» SUPPLIED PASSAGE:
□ □ □ □ □
Alita: Battle Angel

alita_battle_angel_ver2STARS3.5Alita: Battle Angel is an immersive sci-fi fantasy that plunges the viewer into an imaginary world.  I really enjoyed this production, but no amount of complicated exposition can disguise the fact that it’s essentially a cyberpunk update of 1975’s Rollerball.  It certainly doesn’t start out that way.  It’s the future (naturally) – 2563 to be exact and a cyberphysician (Christoph Waltz) who repairs people with android parts discovers the discarded remains of a female robot in a junkyard.  He takes the head, which houses a still active brain, back to his laboratory and rebuilds her.  He names her Alita, after his deceased daughter.  She is of youthful age and this only cements the fatherly attachment he forms to her well being.

Alita: Battle Angel is based on Yukito Kishiro’s manga series Gunnm. The titular cyborg is portrayed by Rosa Salazar.  The actress is in her thirties but she is made to look like a teenager here.  Her appearance is actually a mix of CGI and human performance.  With her somewhat vacant uncharacteristically wide eyes, she resembles a Margaret Keane painting.  She’s got a spark to her personality though.  Her burgeoning attraction to Hugo (Keean Johnson) is more captivating than what you’d expect out of the obligatory love interest role he fulfills.   Hugo also functions as her introduction to this gladiator-style game called Motorball which is a mishmash of football, basketball, and roller derby.  Turns out Alita has quite the talent for the game.
□ □ □ □ □
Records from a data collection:
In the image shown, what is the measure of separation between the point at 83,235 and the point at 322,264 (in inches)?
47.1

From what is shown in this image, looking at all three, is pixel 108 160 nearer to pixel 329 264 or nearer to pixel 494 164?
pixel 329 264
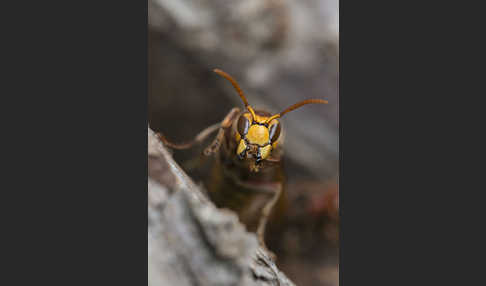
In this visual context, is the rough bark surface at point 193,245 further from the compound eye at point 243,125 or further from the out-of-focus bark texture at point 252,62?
the out-of-focus bark texture at point 252,62

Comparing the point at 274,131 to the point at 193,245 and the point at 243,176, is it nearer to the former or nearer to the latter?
the point at 243,176

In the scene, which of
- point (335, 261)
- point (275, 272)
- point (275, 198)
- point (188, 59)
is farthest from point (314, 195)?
point (275, 272)

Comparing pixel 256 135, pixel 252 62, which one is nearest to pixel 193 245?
pixel 256 135

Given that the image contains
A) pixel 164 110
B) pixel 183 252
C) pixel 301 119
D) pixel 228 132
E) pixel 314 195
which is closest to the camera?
pixel 183 252

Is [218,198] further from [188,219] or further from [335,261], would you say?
[188,219]

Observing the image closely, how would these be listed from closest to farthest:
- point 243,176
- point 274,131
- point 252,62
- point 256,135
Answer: point 256,135 < point 274,131 < point 243,176 < point 252,62

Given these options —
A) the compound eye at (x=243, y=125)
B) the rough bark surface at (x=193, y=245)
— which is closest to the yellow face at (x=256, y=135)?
the compound eye at (x=243, y=125)
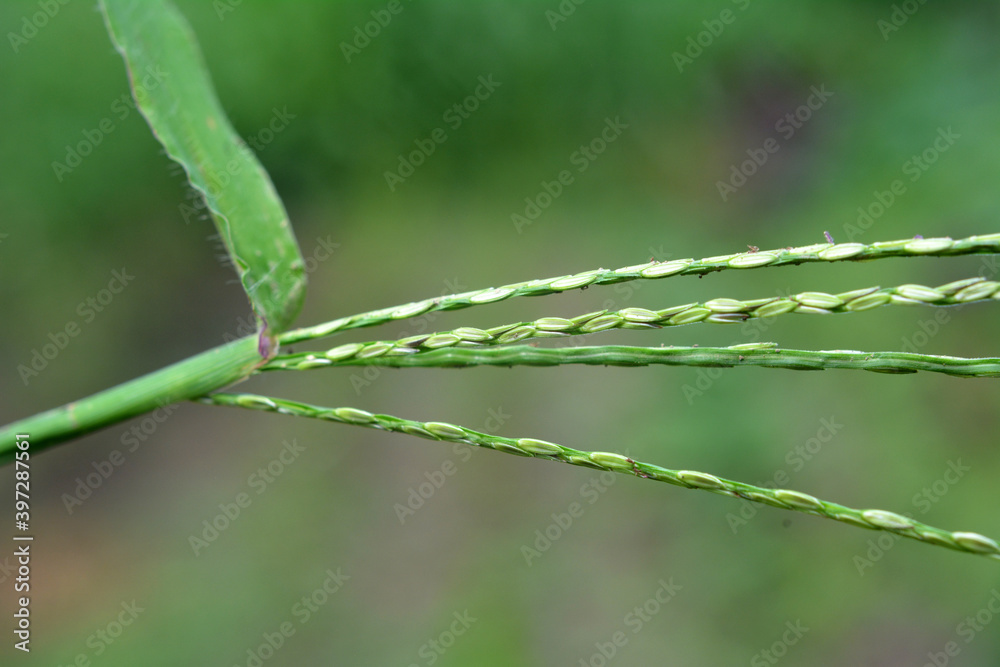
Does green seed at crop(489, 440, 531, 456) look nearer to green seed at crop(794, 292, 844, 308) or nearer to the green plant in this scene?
the green plant

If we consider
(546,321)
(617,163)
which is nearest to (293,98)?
(617,163)

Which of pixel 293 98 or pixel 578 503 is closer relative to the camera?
pixel 578 503

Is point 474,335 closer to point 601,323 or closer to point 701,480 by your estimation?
point 601,323

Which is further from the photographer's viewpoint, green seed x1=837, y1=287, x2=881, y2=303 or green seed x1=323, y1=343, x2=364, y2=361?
green seed x1=323, y1=343, x2=364, y2=361

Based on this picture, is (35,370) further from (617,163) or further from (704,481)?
(704,481)

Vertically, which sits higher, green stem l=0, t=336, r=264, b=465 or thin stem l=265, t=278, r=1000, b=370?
thin stem l=265, t=278, r=1000, b=370

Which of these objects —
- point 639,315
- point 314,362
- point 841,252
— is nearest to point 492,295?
Result: point 639,315

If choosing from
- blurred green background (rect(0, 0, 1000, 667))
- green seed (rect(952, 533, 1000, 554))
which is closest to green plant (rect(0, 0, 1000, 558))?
green seed (rect(952, 533, 1000, 554))

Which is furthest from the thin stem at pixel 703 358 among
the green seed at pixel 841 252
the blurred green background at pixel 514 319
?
the blurred green background at pixel 514 319
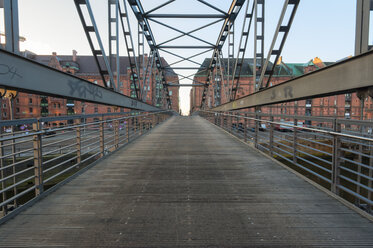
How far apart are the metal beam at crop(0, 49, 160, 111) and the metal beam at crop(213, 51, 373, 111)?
4.68 metres

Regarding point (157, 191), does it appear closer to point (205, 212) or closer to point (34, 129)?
point (205, 212)

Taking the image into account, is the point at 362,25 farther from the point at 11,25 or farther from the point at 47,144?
the point at 47,144

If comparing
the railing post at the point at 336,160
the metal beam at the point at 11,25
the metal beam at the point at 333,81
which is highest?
the metal beam at the point at 11,25

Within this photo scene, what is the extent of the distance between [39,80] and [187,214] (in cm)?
319

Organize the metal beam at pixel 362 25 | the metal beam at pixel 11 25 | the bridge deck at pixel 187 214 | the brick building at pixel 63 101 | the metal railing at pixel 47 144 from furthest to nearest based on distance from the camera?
1. the brick building at pixel 63 101
2. the metal beam at pixel 362 25
3. the metal beam at pixel 11 25
4. the metal railing at pixel 47 144
5. the bridge deck at pixel 187 214

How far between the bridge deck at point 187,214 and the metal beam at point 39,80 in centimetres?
167

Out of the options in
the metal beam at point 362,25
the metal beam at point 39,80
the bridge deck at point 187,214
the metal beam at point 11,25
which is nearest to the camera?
the bridge deck at point 187,214

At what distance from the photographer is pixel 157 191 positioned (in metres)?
3.53

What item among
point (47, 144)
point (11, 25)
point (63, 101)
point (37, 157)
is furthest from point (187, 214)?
point (63, 101)

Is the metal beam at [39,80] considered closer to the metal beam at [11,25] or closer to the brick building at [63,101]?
the metal beam at [11,25]

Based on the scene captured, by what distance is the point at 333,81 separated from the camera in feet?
12.5

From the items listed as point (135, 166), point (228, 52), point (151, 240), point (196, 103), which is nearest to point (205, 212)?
point (151, 240)

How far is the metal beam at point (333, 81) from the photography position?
3205 mm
□ □ □ □ □
» WORK TO BE COMPLETED:
Pick up the Alita: Battle Angel review after its last sentence and keep writing it.

» EXERCISE RESPONSE:
This is fundamentally a martial arts/sci-fi B-movie but it’s given vibrant life with an A-list cast.  Christoph Waltz is the fatherly Geppetto, er uh I mean Dr. Dyson Ido, a cybernetics mastermind.  The seemingly ageless Jennifer Connelly is his ex-wife Chiren, who now works for a nefarious businessman named Vector played by Mahershala Ali.  Fashion-wise he makes a very strong case for a Blade reboot.  Vector hires malevolent cyborgs for the Motorball matches in an attempt to kill Alita for reasons I didn’t completely understand.  His identity is somewhat ill-defined.  He’s definitely a villain and that’s apparently what they do in a dystopian society.  CGI is liberally used to re-imagine scenery and in many cases, the actors as well.  Many figures in the movie are a mix of both organic and fabricated elements.  Ed Skrein, Jackie Earle Haley, Jorge Lendeborg Jr., Jeff Fahey, Edward Norton, Michelle Rodriguez, and Jai Courtney all appear.  Some more recognizably human than others.

The screenplay by James Cameron (Avatar) and Laeta Kalogridis (Shutter Island) is fairly standard issue.  When good people do bad things – that’s the level of innovation.  A few characters have this moment.  At times, the narrative morphs in needlessly convoluted ways that are uninteresting.  The crux of the plot is about playing a futuristic sport.  The lively action consistently returns to Motorball time and again, even ending at the arena.  There’s nothing wrong with that.  There’s artistic value in simplicity.  Alita manages to recall both Frankenstein and Pinocchio by way of creating life from a once lifeless body.  This is a story for children.  Director Robert Rodriguez was responsible for Spy Kids and this should charm the same audience.  However, the writers still felt the need to throw in one, and only one, prominent use of the F-word.  The visuals are fun as you’d expect when James Cameron is the producer.  The classic battle of good vs. evil is presented under a pretty veneer of special effects and charismatic actors.   There’s a pure joy here and with a little judicious editing, this could’ve been quite spectacular.  As it stands, it’s fitfully entertaining.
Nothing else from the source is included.